Resiko jalanan tinggi. Gambaran itu nyata saat sepeda motor dengan aneka kendaraan lain bertabur menjadi satu dalam satu ruas jalan besar bersama dengan aneka kendaraan besar seperti bus, truk, hingga tronton pengangkut peti kemas. Sekali terlena, pengguna sepeda motor harus siap menerima resiko tergilas kendaraan pengangkutan besar.
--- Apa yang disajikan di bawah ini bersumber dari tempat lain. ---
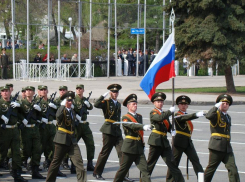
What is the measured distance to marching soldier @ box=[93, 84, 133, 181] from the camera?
11.7 m

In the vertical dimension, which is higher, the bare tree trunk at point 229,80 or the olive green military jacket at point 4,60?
the olive green military jacket at point 4,60

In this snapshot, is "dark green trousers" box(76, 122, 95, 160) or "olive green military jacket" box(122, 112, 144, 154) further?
"dark green trousers" box(76, 122, 95, 160)

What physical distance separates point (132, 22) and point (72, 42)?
16.8 ft

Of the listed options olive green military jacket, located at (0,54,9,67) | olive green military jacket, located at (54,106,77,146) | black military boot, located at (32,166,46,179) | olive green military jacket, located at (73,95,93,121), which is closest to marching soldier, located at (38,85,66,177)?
olive green military jacket, located at (73,95,93,121)

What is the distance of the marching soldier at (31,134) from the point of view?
1184 cm

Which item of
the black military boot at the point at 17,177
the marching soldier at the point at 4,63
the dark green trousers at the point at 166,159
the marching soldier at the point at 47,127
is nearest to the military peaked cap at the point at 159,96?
the dark green trousers at the point at 166,159

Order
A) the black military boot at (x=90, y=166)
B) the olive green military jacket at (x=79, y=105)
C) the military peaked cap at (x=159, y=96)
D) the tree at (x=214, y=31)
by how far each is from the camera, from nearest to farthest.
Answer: the military peaked cap at (x=159, y=96) < the olive green military jacket at (x=79, y=105) < the black military boot at (x=90, y=166) < the tree at (x=214, y=31)

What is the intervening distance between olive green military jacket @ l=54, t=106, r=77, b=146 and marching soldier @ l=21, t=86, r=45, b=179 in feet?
4.11

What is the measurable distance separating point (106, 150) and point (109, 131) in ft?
1.23

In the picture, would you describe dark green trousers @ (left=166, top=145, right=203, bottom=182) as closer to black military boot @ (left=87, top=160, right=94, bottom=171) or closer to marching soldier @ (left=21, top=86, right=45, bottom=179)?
black military boot @ (left=87, top=160, right=94, bottom=171)

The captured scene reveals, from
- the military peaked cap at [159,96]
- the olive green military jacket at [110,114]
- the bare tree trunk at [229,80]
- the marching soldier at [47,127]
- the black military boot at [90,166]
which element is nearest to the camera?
the military peaked cap at [159,96]

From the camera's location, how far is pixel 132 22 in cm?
4147

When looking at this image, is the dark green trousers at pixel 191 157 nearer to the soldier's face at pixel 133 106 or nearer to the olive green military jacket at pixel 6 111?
the soldier's face at pixel 133 106

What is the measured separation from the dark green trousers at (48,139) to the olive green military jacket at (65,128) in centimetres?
166
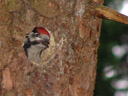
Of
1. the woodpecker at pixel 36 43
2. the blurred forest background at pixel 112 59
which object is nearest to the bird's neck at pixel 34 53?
the woodpecker at pixel 36 43

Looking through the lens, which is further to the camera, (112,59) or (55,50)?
(112,59)

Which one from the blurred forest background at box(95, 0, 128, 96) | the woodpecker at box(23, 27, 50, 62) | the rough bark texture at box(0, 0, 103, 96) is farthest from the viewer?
the blurred forest background at box(95, 0, 128, 96)

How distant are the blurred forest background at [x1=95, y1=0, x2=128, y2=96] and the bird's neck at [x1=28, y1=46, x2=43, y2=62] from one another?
110 inches

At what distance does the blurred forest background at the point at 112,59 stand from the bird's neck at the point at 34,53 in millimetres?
2787

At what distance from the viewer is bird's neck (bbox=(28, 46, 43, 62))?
3.63m

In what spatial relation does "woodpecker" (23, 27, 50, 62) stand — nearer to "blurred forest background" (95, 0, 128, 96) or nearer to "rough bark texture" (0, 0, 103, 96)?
"rough bark texture" (0, 0, 103, 96)

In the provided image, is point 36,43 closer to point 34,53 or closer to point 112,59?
point 34,53

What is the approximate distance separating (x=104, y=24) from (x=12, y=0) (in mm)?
2959

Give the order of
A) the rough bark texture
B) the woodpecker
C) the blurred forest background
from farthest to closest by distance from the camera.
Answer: the blurred forest background, the woodpecker, the rough bark texture

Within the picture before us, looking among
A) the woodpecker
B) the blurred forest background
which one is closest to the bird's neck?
the woodpecker

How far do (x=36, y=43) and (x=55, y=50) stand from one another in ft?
0.51

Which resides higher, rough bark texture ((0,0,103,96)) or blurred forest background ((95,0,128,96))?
rough bark texture ((0,0,103,96))

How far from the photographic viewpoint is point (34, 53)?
3.69m

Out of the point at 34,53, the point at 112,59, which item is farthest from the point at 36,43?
the point at 112,59
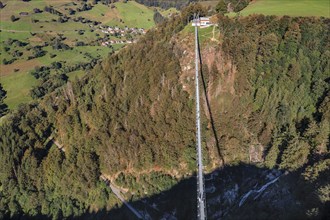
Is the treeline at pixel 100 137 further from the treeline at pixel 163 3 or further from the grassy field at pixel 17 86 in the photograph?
the treeline at pixel 163 3

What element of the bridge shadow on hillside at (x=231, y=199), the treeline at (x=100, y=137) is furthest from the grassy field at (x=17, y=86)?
the bridge shadow on hillside at (x=231, y=199)

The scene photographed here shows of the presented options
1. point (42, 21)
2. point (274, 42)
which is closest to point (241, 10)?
point (274, 42)

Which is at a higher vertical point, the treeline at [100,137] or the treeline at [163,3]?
the treeline at [163,3]

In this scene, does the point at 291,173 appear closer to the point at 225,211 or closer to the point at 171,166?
the point at 225,211

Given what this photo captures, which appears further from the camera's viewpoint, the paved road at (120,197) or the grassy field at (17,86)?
the grassy field at (17,86)

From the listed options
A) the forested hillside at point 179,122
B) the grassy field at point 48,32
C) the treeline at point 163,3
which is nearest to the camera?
the forested hillside at point 179,122

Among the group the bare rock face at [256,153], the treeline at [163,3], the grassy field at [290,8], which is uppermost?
the treeline at [163,3]
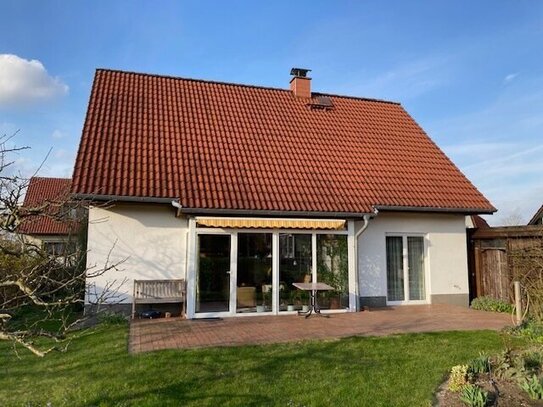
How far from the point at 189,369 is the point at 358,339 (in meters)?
4.34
Untuk menelusuri kejamnya kecelakaan yang terjadi di
ruas jalur padat dengan pencampuran sepeda motor bersamaan dengan aneka
kendaraan besar ini, saya menemukan berbagai tragedi yang mengerikan dengan
berbagai judul berita yang tidak bisa kita diamkan terus menerus saat Googling dengan kata kunci “kecelakaan
sepeda motor dengan truk”. Sejujurnya tulisan inipun berawal dari tragedi
kecelakaan yang saya lihat langsung antara truk besar dengan sebuah sepeda
motor yang terjadi di lintas Pasuruan – Surabaya. Tentu saja saya tidak ingin menceritakan
kronologis detail dan narasi kejadiannya, mengingat kecelakaan itu memunculkan
traumatik mendalam bagi banyak orang.
Oleh karena itu usulan pembangunan jalur khusus
sepeda motor yang dicetuskan Menteri Perhubungan EE Mangindaan sejujurnya bukan
semata kebutuhan masyarakat Jakarta. Berbagai jalur provinsi lain yang padat
akan aktifitas membutuhkan pembuatan jalur khusus sepeda motor ini. Jalur
khusus ini juga mampu mengurangi kesemrawutan lalu lintas dan mengurai
kemacetan.
Memang tidak menjamin jalur khusus tersebut dipatuhi
oleh pengendara roda dua. Bagi saya pribadi, pengendara roda dua memang driver “paling nakal” dalam menggunakan
lajur-lajur jalan raya. Akan tetapi bukan berarti semua pengendara roda dua
adalah demikian. Banyak pengendara baik yang pada waktu tertentu mengalami
ancaman serius saat lajur roda dua bercampur baur dengan kendaraan-kendaraan
besar, khususnya di jalur arteri padat kendaraan. Bahkan beberapa tragedi
kecelakaan sering dialami oleh pengendara sepeda motor “baik” yang tersenggol,
tertabrak atau terganggu oleh klakson kendaraan besar. Sekali terjadi kecelakaan,
maka peristiwa mengerikan tampak di depan mata kita.